THE TASK:
Would you copy the listing below exactly, keeping the pictures out?

** Opening SOURCE MATERIAL block **

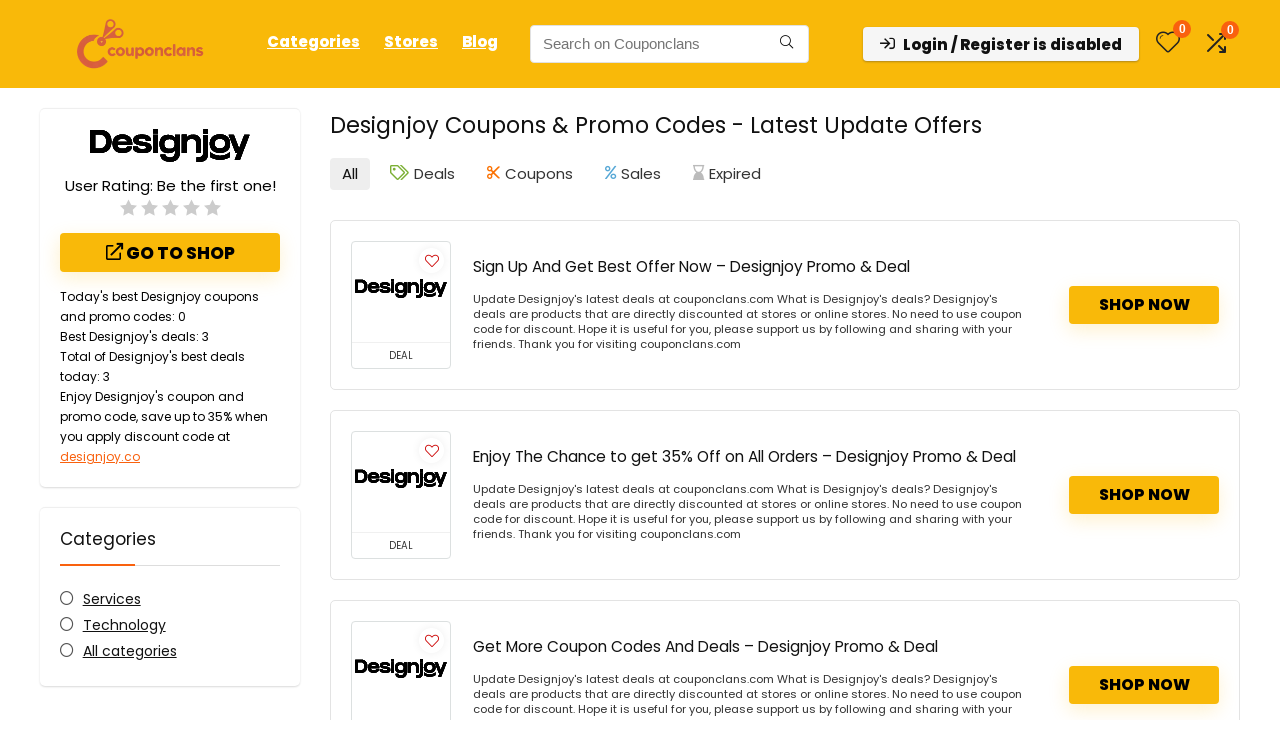

--- FILE ---
content_type: text/html; charset=utf-8
request_url: https://www.google.com/recaptcha/api2/aframe
body_size: 180
content:
<!DOCTYPE HTML><html><head><meta http-equiv="content-type" content="text/html; charset=UTF-8"></head><body><script nonce="0QpofthMT7brd0elSGKa7A">/** Anti-fraud and anti-abuse applications only. See google.com/recaptcha */ try{var clients={'sodar':'https://pagead2.googlesyndication.com/pagead/sodar?'};window.addEventListener("message",function(a){try{if(a.source===window.parent){var b=JSON.parse(a.data);var c=clients[b['id']];if(c){var d=document.createElement('img');d.src=c+b['params']+'&rc='+(localStorage.getItem("rc::a")?sessionStorage.getItem("rc::b"):"");window.document.body.appendChild(d);sessionStorage.setItem("rc::e",parseInt(sessionStorage.getItem("rc::e")||0)+1);localStorage.setItem("rc::h",'1768983806342');}}}catch(b){}});window.parent.postMessage("_grecaptcha_ready", "*");}catch(b){}</script></body></html>

--- FILE ---
content_type: image/svg+xml
request_url: https://assets.website-files.com/5837424ae11409586f837994/614a5001679615173f8c6620_Group%202262.svg
body_size: 1196
content:
<svg width="441" height="91" viewBox="0 0 441 91" fill="none" xmlns="http://www.w3.org/2000/svg">
<path d="M28.0524 3.00003H0.962402V66C3.9324 66 24.7224 66 28.0524 66C54.3324 66 59.1024 46.74 59.1024 34.59C59.1024 22.44 54.6924 3.00003 28.0524 3.00003ZM28.0524 53.58C21.7524 53.58 17.0724 53.58 14.6424 53.58V15.51C14.6424 15.51 22.2924 15.51 28.0524 15.51C42.1824 15.51 44.8824 27.48 44.8824 34.59C44.8824 41.34 42.0924 53.58 28.0524 53.58Z" fill="black"/>
<path d="M115.684 43.95H116.224C116.944 37.02 116.044 26.4 106.324 19.74V19.83C102.094 16.86 96.3343 15.06 89.2243 15.06C72.2143 15.06 62.1343 24.06 62.1343 40.53C62.1343 57.36 71.9443 66 89.2243 66C105.784 66 114.604 59.34 115.954 48.45H102.724C101.464 51.78 97.4143 54.03 89.2243 54.03C80.4043 54.03 76.3543 50.7 75.3643 43.95H115.684ZM89.2243 27.03C98.9443 27.03 101.464 31.17 102.544 34.95H75.9043C77.5243 29.82 81.6643 27.03 89.2243 27.03Z" fill="black"/>
<path d="M145.116 35.4L143.946 35.31C135.126 33.96 133.596 32.7 133.596 30.45C133.596 28.92 135.216 26.13 142.866 26.13C150.786 26.13 154.206 28.29 154.206 32.25V32.7H168.156V32.25C168.156 24.51 163.746 15.24 142.866 15.24C123.426 15.24 119.376 23.61 119.376 30.63C119.376 40.71 128.376 43.95 142.866 45.84C143.586 45.93 144.306 46.02 145.026 46.11C150.516 46.74 155.376 47.46 155.376 51.24C155.376 54.57 150.156 55.29 144.666 55.29C135.576 55.29 132.336 53.31 132.336 48.99V48.54H118.296V49.53C118.206 52.14 118.206 56.37 121.716 59.88C125.766 63.93 133.596 66 145.026 66C160.506 66 169.506 63.57 169.506 51.06C169.506 39.09 156.546 37.11 145.116 35.4Z" fill="black"/>
<path d="M187.082 66V15.87H173.492V66H187.082ZM187.082 12.27V0.0300293H173.492V12.27H187.082Z" fill="black"/>
<path d="M234.437 16.05V23.52H233.627C230.207 19.02 224.537 16.05 215.177 16.05C193.847 16.05 191.597 33.96 191.597 41.34C191.597 48.18 193.937 66.63 215.087 66.63C224.627 66.63 230.387 63.93 233.807 59.61H234.437V63.21C234.437 72.48 230.297 78.51 221.027 78.51C210.317 78.51 207.977 73.29 207.617 70.59C205.367 70.59 197.627 70.59 194.027 70.59C194.027 78.06 198.437 90.3 221.117 90.3C246.227 90.3 248.117 71.58 248.117 61.14V16.05H234.437ZM219.137 54.84C206.087 54.84 204.647 45.03 204.647 41.34C204.647 37.38 205.997 27.84 219.137 27.84C230.927 27.84 233.357 34.5 233.357 41.34C233.357 48.99 230.927 54.84 219.137 54.84Z" fill="black"/>
<path d="M284.263 15.51C275.173 15.51 270.583 18.48 267.343 22.98H266.713V15.51H253.033V66H266.713V41.7C266.713 34.86 268.423 27.3 280.303 27.3C293.353 27.3 292.543 36.84 292.543 40.8V66H306.133V40.8C306.133 33.42 305.593 15.51 284.263 15.51Z" fill="black"/>
<path d="M312.099 64.38C312.099 73.38 308.409 77.7 299.409 77.79H293.199V90.93H299.409C322.539 90.93 325.419 78.15 325.509 64.92V16.68H312.099V64.38ZM325.509 12.99V0.930028H312.099V12.99H325.509Z" fill="black"/>
<path d="M358.105 14.61C342.805 14.61 330.025 22.98 330.025 40.35C330.025 57.81 342.805 66 358.105 66C373.495 66 386.275 58.08 386.275 40.35C386.275 22.8 373.495 14.61 358.105 14.61ZM358.105 53.58C349.555 53.58 343.435 49.8 343.435 40.35C343.435 30.81 349.555 27.12 358.105 27.12C366.745 27.12 372.865 30.99 372.865 40.35C372.865 49.44 366.745 53.58 358.105 53.58Z" fill="black"/>
<path d="M425.53 15.6L410.95 53.58L396.28 15.6H381.88L401.32 66.09H406.18L398.8 85.26H413.29L440.02 15.6H425.53Z" fill="black"/>
<path d="M386 63C386 63 376.487 73.6857 358.683 73.6857C340.879 73.6857 331 63 331 63V77.2869C331 77.2869 342.738 85.0131 358.493 85.0131C374.248 85.0131 385.986 77.2869 385.986 77.2869V63H386Z" fill="black"/>
</svg>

** Closing SOURCE MATERIAL block **

EXERCISE SOLUTION:
--- FILE ---
content_type: text/html; charset=utf-8
request_url: https://www.google.com/recaptcha/api2/aframe
body_size: 180
content:
<!DOCTYPE HTML><html><head><meta http-equiv="content-type" content="text/html; charset=UTF-8"></head><body><script nonce="0QpofthMT7brd0elSGKa7A">/** Anti-fraud and anti-abuse applications only. See google.com/recaptcha */ try{var clients={'sodar':'https://pagead2.googlesyndication.com/pagead/sodar?'};window.addEventListener("message",function(a){try{if(a.source===window.parent){var b=JSON.parse(a.data);var c=clients[b['id']];if(c){var d=document.createElement('img');d.src=c+b['params']+'&rc='+(localStorage.getItem("rc::a")?sessionStorage.getItem("rc::b"):"");window.document.body.appendChild(d);sessionStorage.setItem("rc::e",parseInt(sessionStorage.getItem("rc::e")||0)+1);localStorage.setItem("rc::h",'1768983806342');}}}catch(b){}});window.parent.postMessage("_grecaptcha_ready", "*");}catch(b){}</script></body></html>

--- FILE ---
content_type: image/svg+xml
request_url: https://assets.website-files.com/5837424ae11409586f837994/614a5001679615173f8c6620_Group%202262.svg
body_size: 1196
content:
<svg width="441" height="91" viewBox="0 0 441 91" fill="none" xmlns="http://www.w3.org/2000/svg">
<path d="M28.0524 3.00003H0.962402V66C3.9324 66 24.7224 66 28.0524 66C54.3324 66 59.1024 46.74 59.1024 34.59C59.1024 22.44 54.6924 3.00003 28.0524 3.00003ZM28.0524 53.58C21.7524 53.58 17.0724 53.58 14.6424 53.58V15.51C14.6424 15.51 22.2924 15.51 28.0524 15.51C42.1824 15.51 44.8824 27.48 44.8824 34.59C44.8824 41.34 42.0924 53.58 28.0524 53.58Z" fill="black"/>
<path d="M115.684 43.95H116.224C116.944 37.02 116.044 26.4 106.324 19.74V19.83C102.094 16.86 96.3343 15.06 89.2243 15.06C72.2143 15.06 62.1343 24.06 62.1343 40.53C62.1343 57.36 71.9443 66 89.2243 66C105.784 66 114.604 59.34 115.954 48.45H102.724C101.464 51.78 97.4143 54.03 89.2243 54.03C80.4043 54.03 76.3543 50.7 75.3643 43.95H115.684ZM89.2243 27.03C98.9443 27.03 101.464 31.17 102.544 34.95H75.9043C77.5243 29.82 81.6643 27.03 89.2243 27.03Z" fill="black"/>
<path d="M145.116 35.4L143.946 35.31C135.126 33.96 133.596 32.7 133.596 30.45C133.596 28.92 135.216 26.13 142.866 26.13C150.786 26.13 154.206 28.29 154.206 32.25V32.7H168.156V32.25C168.156 24.51 163.746 15.24 142.866 15.24C123.426 15.24 119.376 23.61 119.376 30.63C119.376 40.71 128.376 43.95 142.866 45.84C143.586 45.93 144.306 46.02 145.026 46.11C150.516 46.74 155.376 47.46 155.376 51.24C155.376 54.57 150.156 55.29 144.666 55.29C135.576 55.29 132.336 53.31 132.336 48.99V48.54H118.296V49.53C118.206 52.14 118.206 56.37 121.716 59.88C125.766 63.93 133.596 66 145.026 66C160.506 66 169.506 63.57 169.506 51.06C169.506 39.09 156.546 37.11 145.116 35.4Z" fill="black"/>
<path d="M187.082 66V15.87H173.492V66H187.082ZM187.082 12.27V0.0300293H173.492V12.27H187.082Z" fill="black"/>
<path d="M234.437 16.05V23.52H233.627C230.207 19.02 224.537 16.05 215.177 16.05C193.847 16.05 191.597 33.96 191.597 41.34C191.597 48.18 193.937 66.63 215.087 66.63C224.627 66.63 230.387 63.93 233.807 59.61H234.437V63.21C234.437 72.48 230.297 78.51 221.027 78.51C210.317 78.51 207.977 73.29 207.617 70.59C205.367 70.59 197.627 70.59 194.027 70.59C194.027 78.06 198.437 90.3 221.117 90.3C246.227 90.3 248.117 71.58 248.117 61.14V16.05H234.437ZM219.137 54.84C206.087 54.84 204.647 45.03 204.647 41.34C204.647 37.38 205.997 27.84 219.137 27.84C230.927 27.84 233.357 34.5 233.357 41.34C233.357 48.99 230.927 54.84 219.137 54.84Z" fill="black"/>
<path d="M284.263 15.51C275.173 15.51 270.583 18.48 267.343 22.98H266.713V15.51H253.033V66H266.713V41.7C266.713 34.86 268.423 27.3 280.303 27.3C293.353 27.3 292.543 36.84 292.543 40.8V66H306.133V40.8C306.133 33.42 305.593 15.51 284.263 15.51Z" fill="black"/>
<path d="M312.099 64.38C312.099 73.38 308.409 77.7 299.409 77.79H293.199V90.93H299.409C322.539 90.93 325.419 78.15 325.509 64.92V16.68H312.099V64.38ZM325.509 12.99V0.930028H312.099V12.99H325.509Z" fill="black"/>
<path d="M358.105 14.61C342.805 14.61 330.025 22.98 330.025 40.35C330.025 57.81 342.805 66 358.105 66C373.495 66 386.275 58.08 386.275 40.35C386.275 22.8 373.495 14.61 358.105 14.61ZM358.105 53.58C349.555 53.58 343.435 49.8 343.435 40.35C343.435 30.81 349.555 27.12 358.105 27.12C366.745 27.12 372.865 30.99 372.865 40.35C372.865 49.44 366.745 53.58 358.105 53.58Z" fill="black"/>
<path d="M425.53 15.6L410.95 53.58L396.28 15.6H381.88L401.32 66.09H406.18L398.8 85.26H413.29L440.02 15.6H425.53Z" fill="black"/>
<path d="M386 63C386 63 376.487 73.6857 358.683 73.6857C340.879 73.6857 331 63 331 63V77.2869C331 77.2869 342.738 85.0131 358.493 85.0131C374.248 85.0131 385.986 77.2869 385.986 77.2869V63H386Z" fill="black"/>
</svg>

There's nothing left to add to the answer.